I've discussed spam filtering, and in particular the use of blacklist services, in the recent past. I've been testing spam filtering mechanisms and want to share some insights.
Although blacklist services do help reduce the amount of unwanted email your users might receive in their inboxes, they also introduce some amount of processing overhead. Blacklist filters rely on DNS lookups, so message processing time is increased by the number of DNS lookups per message along with any network lag time involved in those lookups. Heavily used blacklist services sometimes take up to 1 second or longer to respond to queries.
The order in which your mail filters are used can make a performance difference. You might be able to reduce processing lag time by performing blacklist queries after other, simpler processing has taken place. For example, you might have filters that use whitelists or look for foreign languages, various countries of origin, various character sets, banned word lists, nonstandard message formatting, malformed HTML, banned scripts, file attachments, etc. These types of filters can typically process mail much faster than filters that rely on network communication to outsourced services such as blacklist providers. These types of filters can also process mail much faster than typical Bayesian filtering systems, especially Bayesian filters that have accumulated a big database of tokens (a database that probably grows larger by the hour). Whether you use Bayesian filters before or after blacklist service filters probably depends on how much mail your server processes and what kind of processing power your server has as compared to the sum of network lag time between your network and the blacklist service providers.

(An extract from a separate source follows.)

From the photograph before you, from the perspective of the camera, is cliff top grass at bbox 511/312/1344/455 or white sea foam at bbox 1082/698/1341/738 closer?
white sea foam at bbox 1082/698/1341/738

Another thing I've found, which is probably to be expected, is that blacklist services tend to respond to DNS queries much faster at night (in the US) than they do during the day. This phenomenon is undoubtedly due to far more people picking up mail during the day then at night. Most server-based filtering solutions are probably on dedicated connections and therefore process mail any time of day or night. But when you factor in the millions of individual computer users who run desktop-based mail filtering solutions, it stands to reason that there is a much greater load on blacklist services during daytime hours.
If your mail filtering solution lets you adjust the priority or processing order of the various filtering mechanisms that it uses, consider testing to see which priority or order works best for your needs. You might find that the out-of-the-box configuration works better after some tweaking.